# Daffodil Pulcher fry



## Goosta3 (Feb 1, 2016)

Recently my Daffodil Pulcher pair bred in my 75 community tank. This is the second time I noticed fry in the shell. The first time the fry disappeared after a few weeks which led me to believe that some of the tank inhabitants got to them. I thought the Pulchers were excellent parents and I have seen them defending off any fish that came within a few inches of the shell.

So this time around should I remove just the shell to a 5g grow out tank, or include the mother as well?


----------



## Mcdaphnia (Dec 16, 2003)

Move the pair of daffodils to their own tank and let them raise the fry there. In an aquarium free of other fish the parents will take care of the fry. Other than stragglers, I've never mixed any of the pulcher types with other cichlid species, especially closely related ones they might cross with. One of the local fish shops had brichardi X leleupi hybrids for sale. They lacked the graceful fins of the brichardi and lacked the yellow color of the leleupi. Really ugly compared to either parent species.


----------



## Goosta3 (Feb 1, 2016)

Thank you Mcdaphnia. Is there a critical period in which I need to remove them from the community tank? This is the third spawn now and I hope to get it right. I read that these guys breed like rabbits every 21 days or so. Is that right?


----------



## Mcdaphnia (Dec 16, 2003)

Goosta3 said:


> Thank you Mcdaphnia. Is there a critical period in which I need to remove them from the community tank? This is the third spawn now and I hope to get it right. I read that these guys breed like rabbits every 21 days or so. Is that right?

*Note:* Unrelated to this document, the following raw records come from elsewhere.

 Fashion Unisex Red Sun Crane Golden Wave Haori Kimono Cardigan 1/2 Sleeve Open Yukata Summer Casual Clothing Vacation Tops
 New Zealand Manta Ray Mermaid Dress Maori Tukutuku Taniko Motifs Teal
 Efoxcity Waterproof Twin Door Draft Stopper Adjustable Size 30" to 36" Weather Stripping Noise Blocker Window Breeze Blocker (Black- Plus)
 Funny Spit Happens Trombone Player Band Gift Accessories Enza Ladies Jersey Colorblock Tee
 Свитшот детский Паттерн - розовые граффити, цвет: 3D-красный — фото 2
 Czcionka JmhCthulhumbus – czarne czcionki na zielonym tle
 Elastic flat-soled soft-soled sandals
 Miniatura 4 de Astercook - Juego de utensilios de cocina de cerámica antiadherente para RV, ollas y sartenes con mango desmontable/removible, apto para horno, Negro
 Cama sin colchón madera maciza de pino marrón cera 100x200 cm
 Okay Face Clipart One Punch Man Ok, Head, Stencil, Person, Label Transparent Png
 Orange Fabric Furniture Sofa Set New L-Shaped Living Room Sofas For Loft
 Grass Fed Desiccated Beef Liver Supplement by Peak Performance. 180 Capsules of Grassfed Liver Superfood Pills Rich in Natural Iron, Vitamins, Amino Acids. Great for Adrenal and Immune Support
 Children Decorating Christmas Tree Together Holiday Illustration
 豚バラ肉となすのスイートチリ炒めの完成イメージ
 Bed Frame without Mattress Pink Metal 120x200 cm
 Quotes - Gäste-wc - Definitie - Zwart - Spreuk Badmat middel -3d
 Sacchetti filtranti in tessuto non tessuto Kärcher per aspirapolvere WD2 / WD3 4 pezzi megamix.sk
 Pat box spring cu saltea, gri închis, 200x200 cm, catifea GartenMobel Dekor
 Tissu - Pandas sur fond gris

There is not exactly critical period. When you want them to raise their offspring instead of them becoming food for your other fish, is when it becomes necessary to set up a single species tank for the pair of daffodil breeders.

Breeding like rabbits is an apt description. The bigger the tank, the more successive spawns of fry will be tolerated. I once saw a 120 gallon tank, 24" x 24" by 48" wide, that was filled up by a single brichardi pair. The biggest fry stay farthest from the parents and seem to help protect their younger siblings. However in a smaller tank or if they get close to adult size, the largest fry will no longer be welcome. It's best to scoop them out and find homes for them before there is aggression.


----------



## Goosta3 (Feb 1, 2016)

This is an update to my breeding pair of Daffodils. About a week ago *** noticed fry swimming in and around a shell they were guarding. I removed the shell and successfully transported the fry (about15) to a 2 and a half gal grow out tank by themselves with a mature sponge filter and mini heater with a fixed thermostat. Days later I noticed a few of the fry are dying off. I checked the water temp and saw that its 82 degrees. Nitrates are between 60 to 80 with no traceable nitrites, ph is 7.5
Im feeding them New Life Spectrum powdered food between 1-2 a day. Im wondering whats killing them off. any suggestions


----------



## DJRansome (Oct 29, 2005)

Why are the nitrates so high? I have only raised calvus fry, but low nitrates is key for them. When filling the fry tank did you use water from the adult tank?


----------



## Goosta3 (Feb 1, 2016)

I did. I also performed a 20% water change a couple days later. Im wondering if Im using too much food.


----------



## Mcdaphnia (Dec 16, 2003)

I have bred several varieties of brichardi types. I would never myself remove any small fry from the parents' care. They are much better at it than I would be. They will care for several successive spawns of fry with the older fry seeming to help care for or at least tolerate their smaller siblings.

I'm pretty sure a fry that is accustomed to great parenting would be greatly stressed by suddenly being placed in an "orphanage" operated by a mostly absent caretaker.

Only when the tank gets crowded and there are too many inch long or bigger fry in the tank will I remove the larger ones. Any smaller than a inch get to stay with mama and papa.


----------



## Mcdaphnia (Dec 16, 2003)

When I have small tanks with fry, particularly when they are cichlids, I use a piece of airline tubing to siphon the bottom of the tank any time I see dirt or anything on it. That is more than once a day, maybe three or four times a day. I also add some live plants like Najas to absorb ammonia and nitrate. A friend used to artificially raise discus fry away from the parents, and he, his wife, and two adult children, did this on schedule every four hours around the clock, followed by an addition of aged water, until the fry were able to eat newly hatched baby brine shrimp. and for years they always had new fry to care for around the clock.

If it's important for you to be able to raise the daffodil fry away from their parents I suggest you use a hang on device that circulates water from the large stable tank it hangs on keeping the water in with the fry constantly being replaced. I am particular to one called the Marina Hang On Holding and Breeding Box. I get the largest size, but it's still less than a gallon in volume. The small volume insures that the water quality and even the water temperature stays close to that of the main tank it's hanging on.


----------